子育て情報『園・学校に行きたくない!夏休み明けの子どものSOS。親だからわかること、できないこと、対応方法もーー精神科医・田中康雄先生』

2021年9月19日 14:15

園・学校に行きたくない!夏休み明けの子どものSOS。親だからわかること、できないこと、対応方法もーー精神科医・田中康雄先生


親の悩み

それでも親は、SOSとわかっていても、乗り越えてほしいという思いもあります。子どもが歩む道で、大きく躓かせたくないという思いから、SOSに目をつぶり、それに屈せずに強くなってほしいと願うものです。

先の公認の休暇を僕が提案したとき、一番親が「あー、いっちゃった。これで堂々と休んでしまう。困った」と思われているかもしれません。だから「最初の2日は黙ってみていたのですが、3日目にお医者さんはああいったけど、そろそろ行ってみない?と確認してしまいました。案の定、症状が強くなりました」と、わかっているけど、焦ってしまうものです。

そこで、僕は、どうして、そこを乗り越えることが難しいのかについて、親と一緒に考えていくことをします。
すると、以前から実はこういったことが苦手、あれが苦手というエピソードを教えてもらうことになります。

横断的な理解が主だった僕に、縦断的な情報が加わり、さらに僕たちはこの子理解を深めることができるのです。

SOSはヘルプサインと同時に、その子に近づくチャンスをくれるものでもあるのです。「そんなふうに考えているんですね」、「子どもだと思っていたけど、ちゃんと考えていることがわかり、ちょっと安心っていうか、すごい子だったんだと思いました」と感想を述べる親もいます。

目の前のことだけでなく、その子の思いに近づけたことは、ある意味親にとって喜びでもあります。

それも一瞬で、やはりしばらくすると「そろそろ登校(登園)しないと、これから先が心配で」、「いつまで待てばよいでしょうか」と、当然の悩みと焦りが再び登場します。

親であることの大変さ、悩み、痛みは、そうそう簡単には消えないということも、重々承知しているのですが、ゴールが見えないことの不安は、当然僕にもあります。僕も次の一歩を先走りして、子どもから「先生も同じ大人なんですね」というような目で見透かされるときが幾度もあります。



生きる上での悩み

時に、単に学校とか園とかの生活空間に対してではなく、「生きるって、生き続けるって、辛いな、苦しいな」と感じてしまう子もいます。具体的に表出するのは思春期前後でしょうが、実際はかなり小さい年齢から、苦しさを抱えているようです。この場合は、当然休んだところで症状は消えません。

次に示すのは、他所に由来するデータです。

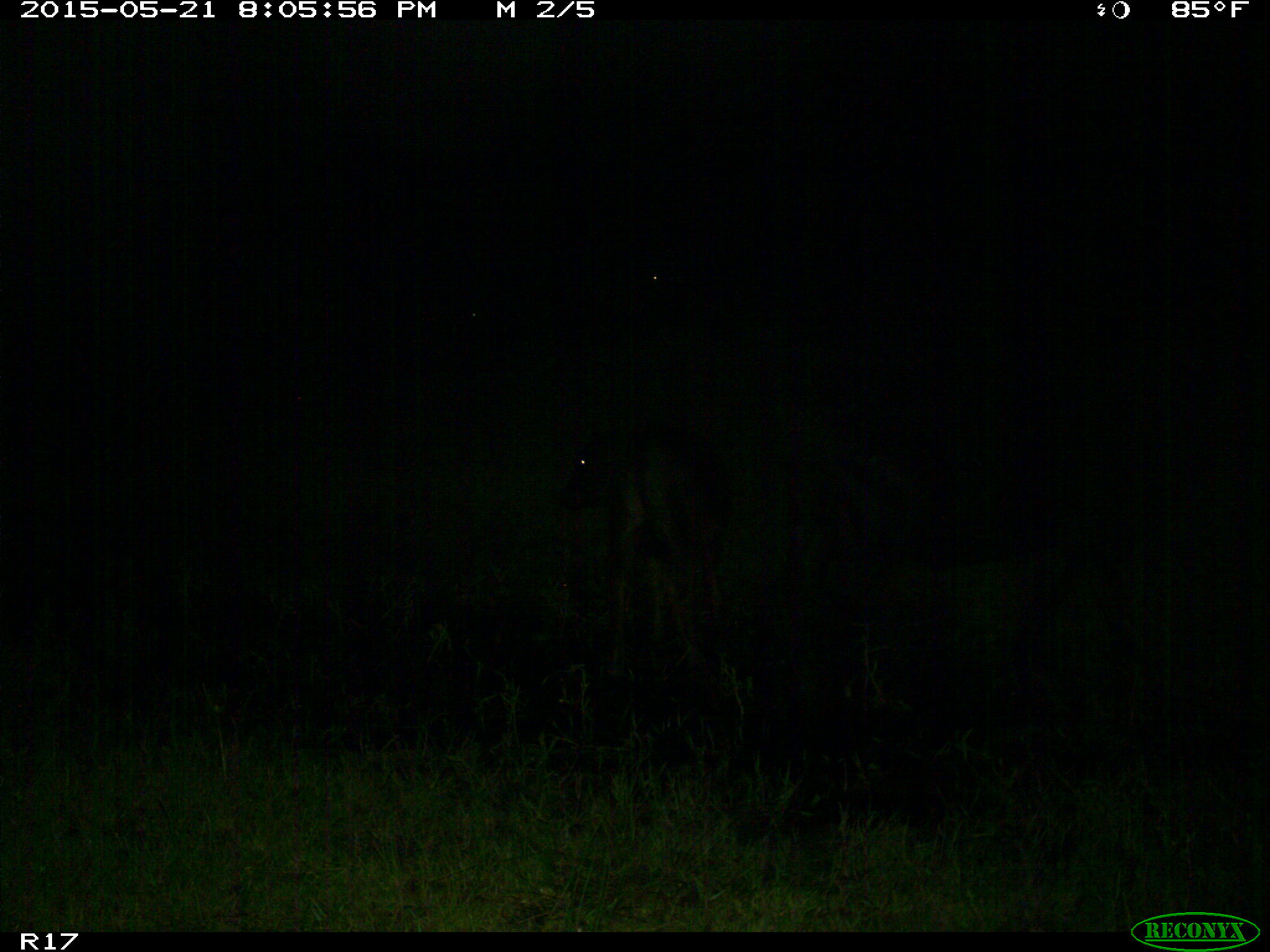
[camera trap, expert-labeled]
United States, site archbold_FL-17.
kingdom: Animalia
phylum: Chordata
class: Mammalia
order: Artiodactyla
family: Bovidae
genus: Bos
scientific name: Bos taurus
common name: domestic cow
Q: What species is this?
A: Bos taurus (domestic cow).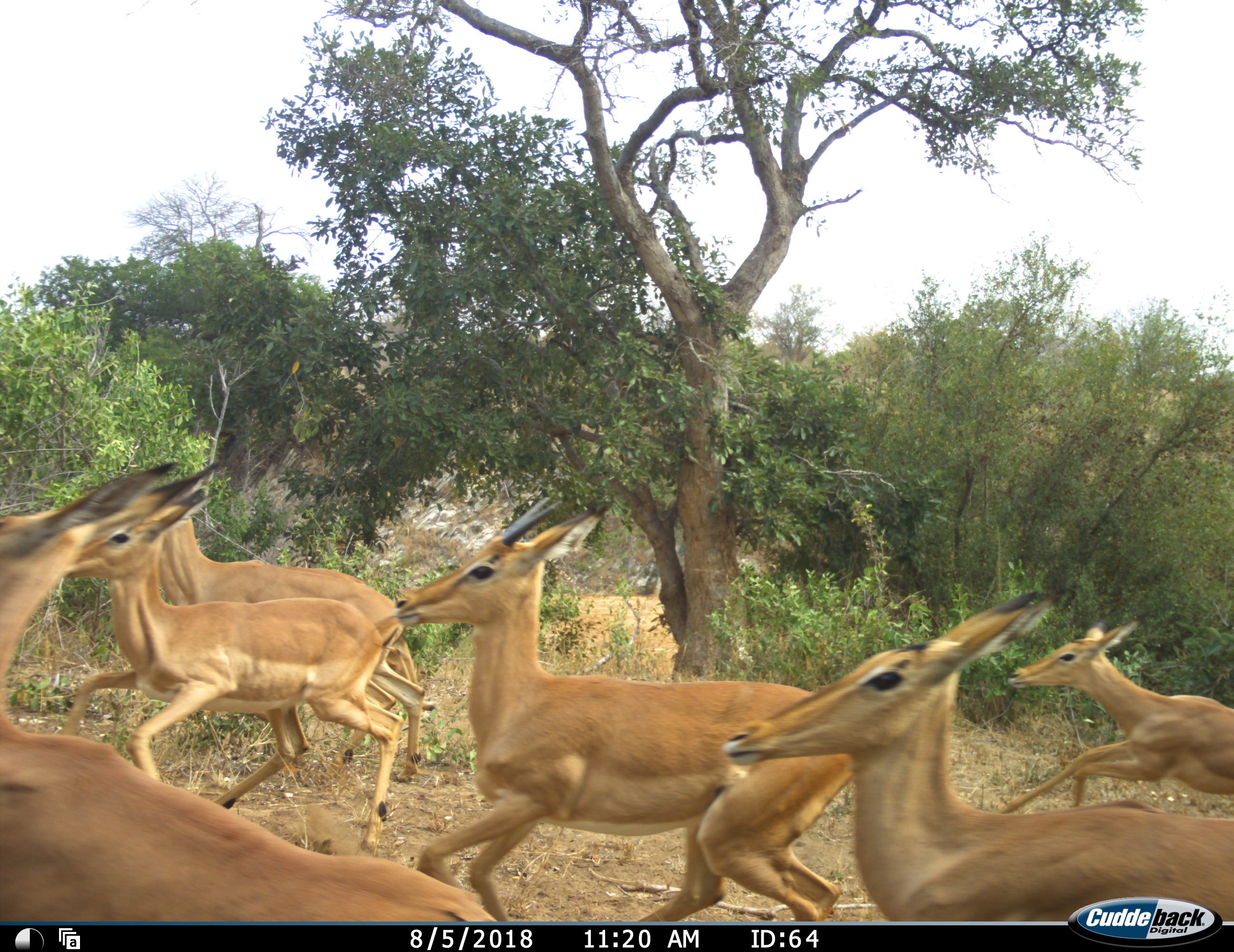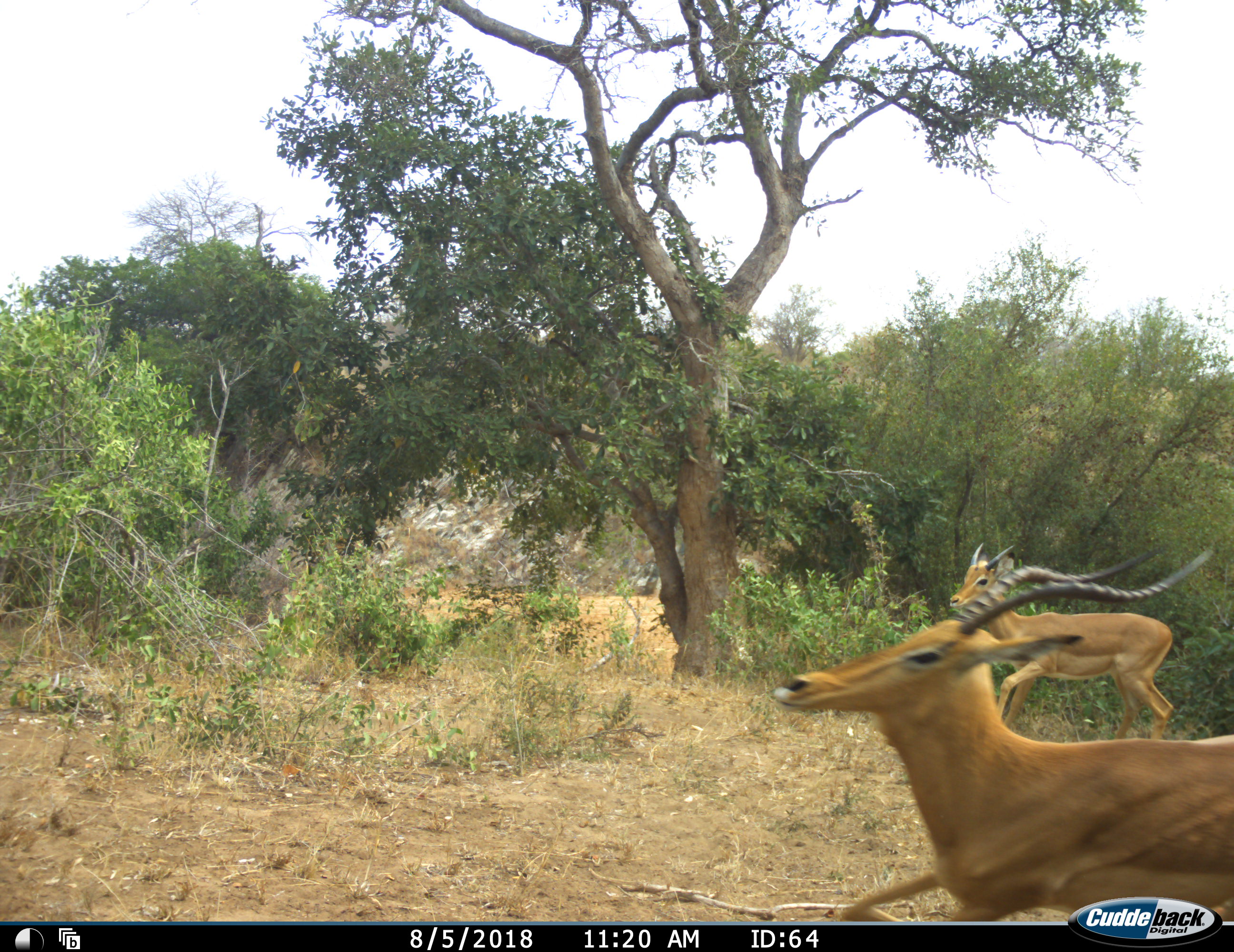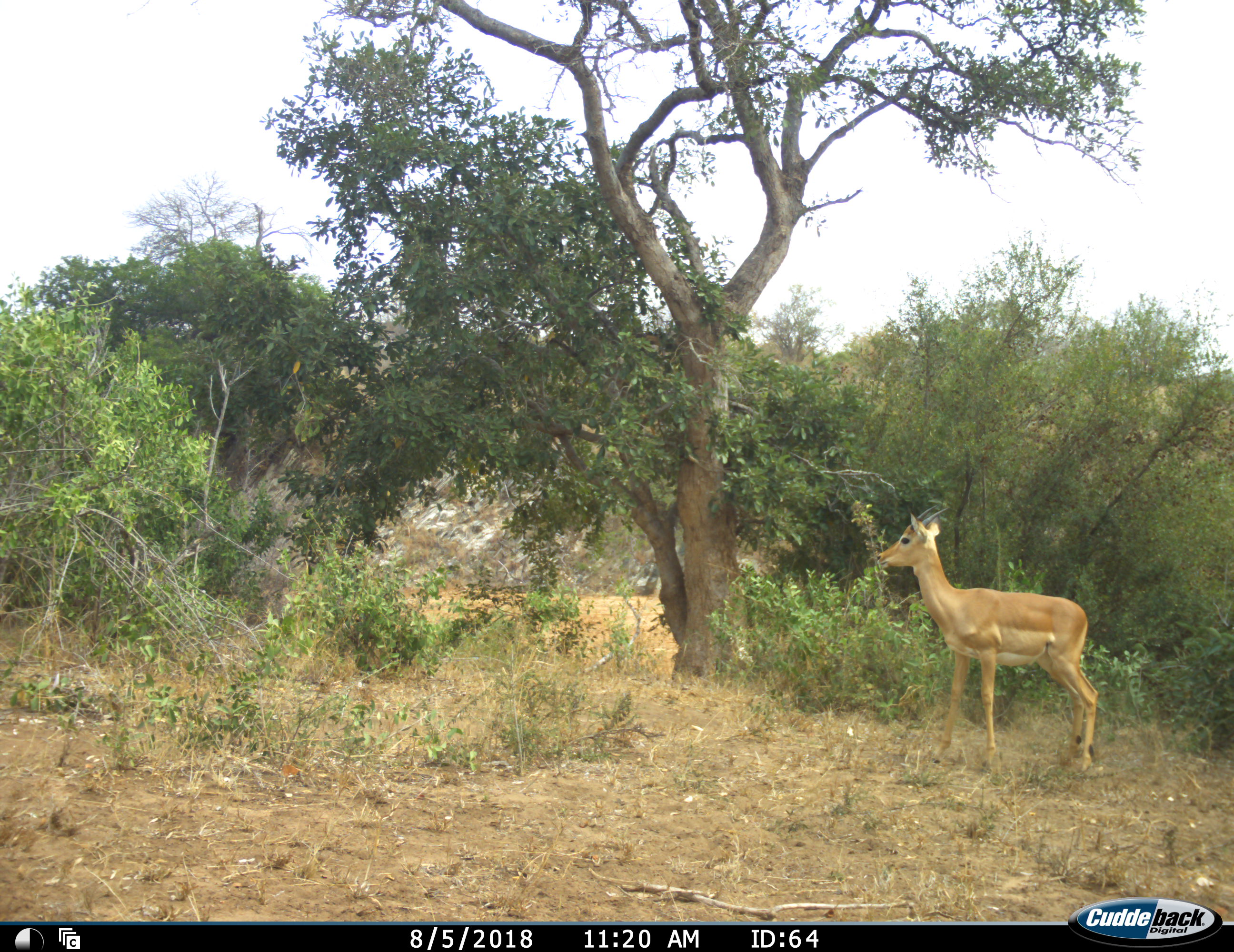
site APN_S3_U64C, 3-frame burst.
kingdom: Animalia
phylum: Chordata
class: Mammalia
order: Artiodactyla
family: Bovidae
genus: Aepyceros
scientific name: Aepyceros melampus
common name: impala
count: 9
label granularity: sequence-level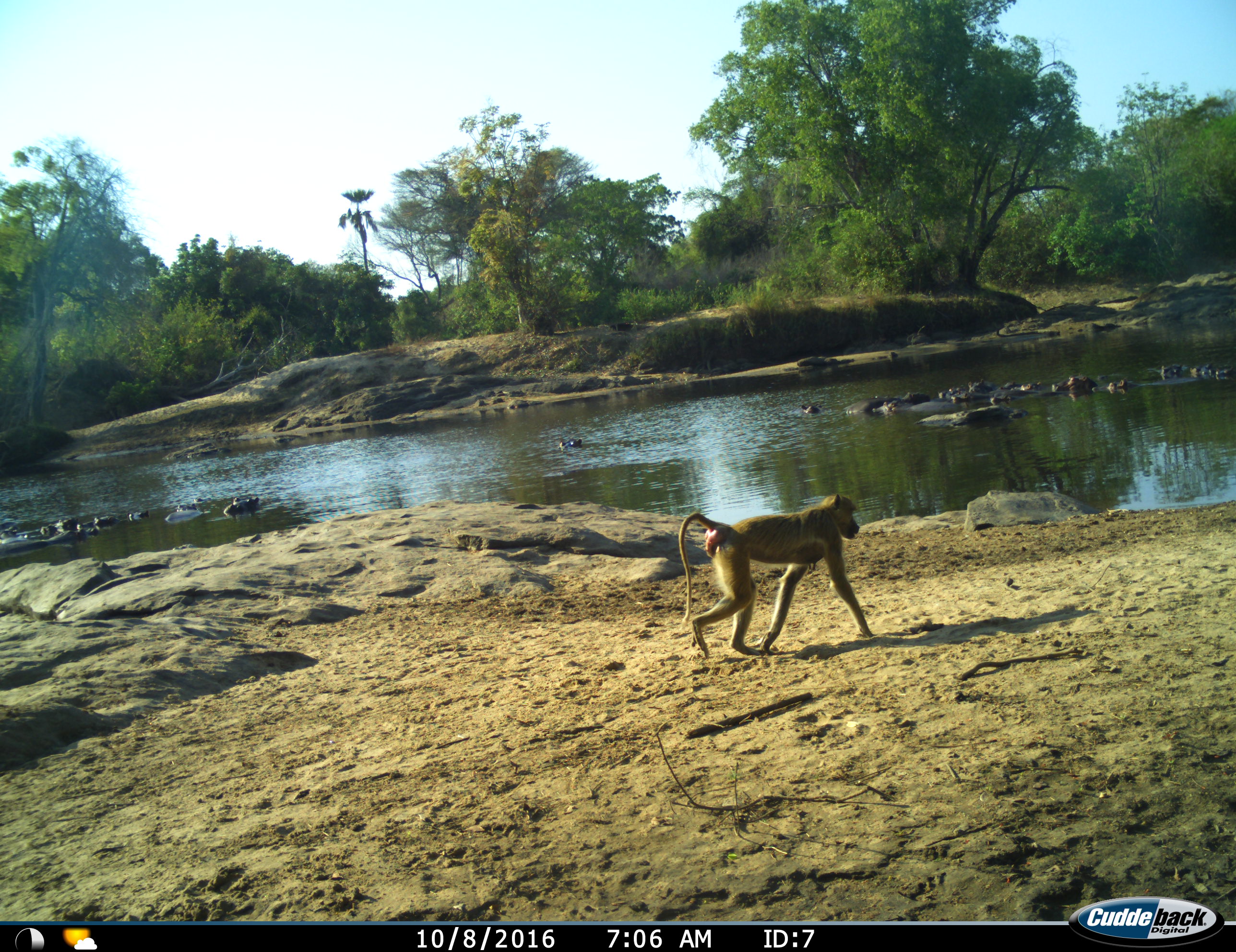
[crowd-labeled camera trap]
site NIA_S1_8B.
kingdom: Animalia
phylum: Chordata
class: Mammalia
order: Primates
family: Cercopithecidae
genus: Papio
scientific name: Papio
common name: baboon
Baboon (Papio), count 1. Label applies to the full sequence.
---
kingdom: Animalia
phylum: Chordata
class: Mammalia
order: Artiodactyla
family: Hippopotamidae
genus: Hippopotamus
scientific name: Hippopotamus amphibius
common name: hippopotamus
Hippopotamus (Hippopotamus amphibius), count 11-50. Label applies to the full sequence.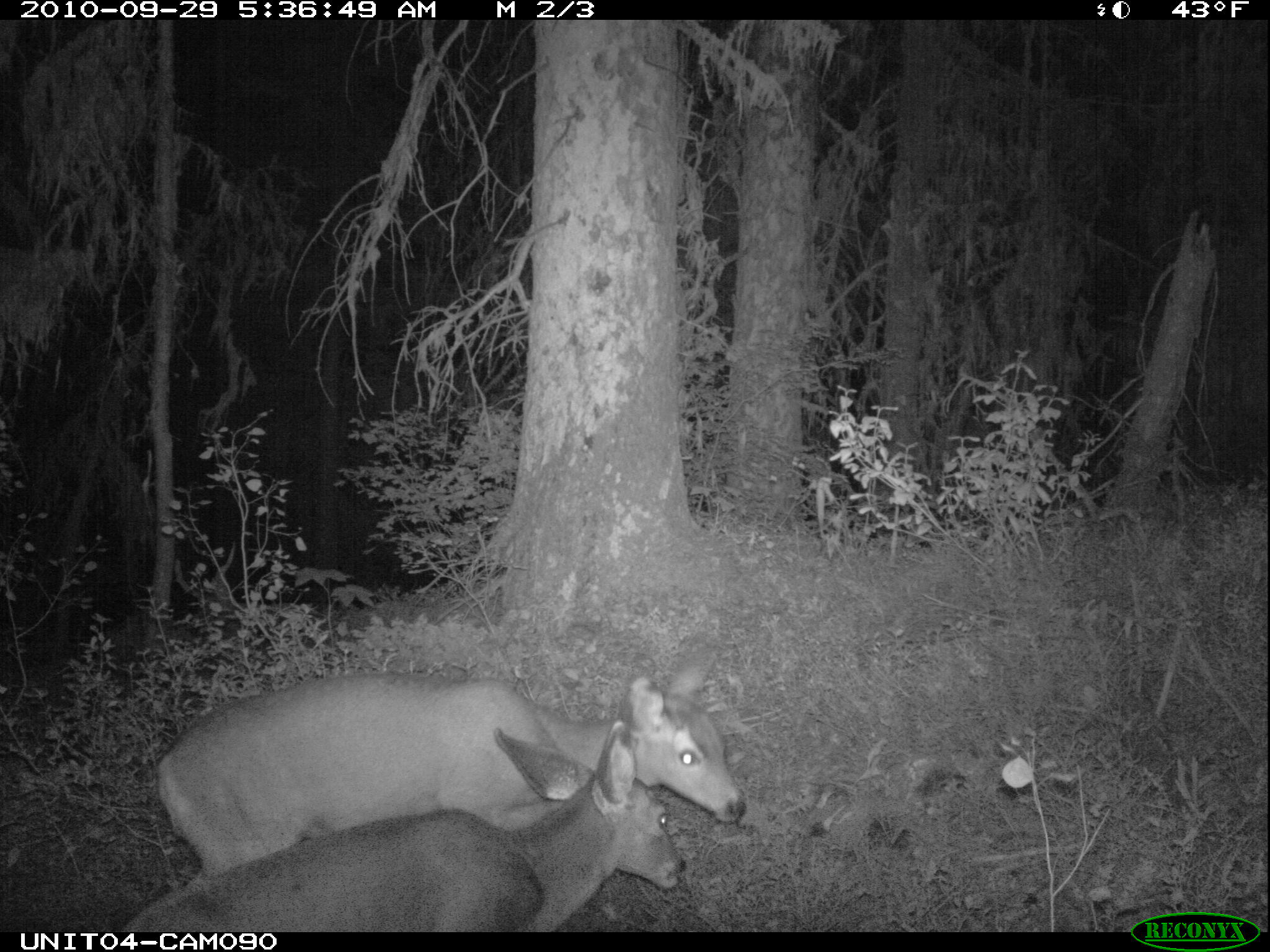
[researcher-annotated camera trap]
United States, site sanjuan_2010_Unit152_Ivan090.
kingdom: Animalia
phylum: Chordata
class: Mammalia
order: Artiodactyla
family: Cervidae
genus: Odocoileus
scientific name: Odocoileus hemionus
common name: mule deer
Odocoileus hemionus (mule deer).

このときは、その子が向き合う3つ(学習、友人、担当者)への向き合い方でなく、ずっと抱え込んでいた、自身にある違和感、日々の生活に対するなじみにくさ、が表面化したわけですから、根源的な危機感を、よくSOSとして出してくれたことを内心感謝しつつ、こちらも焦らず、一緒に迷いの森を歩み続けようとします。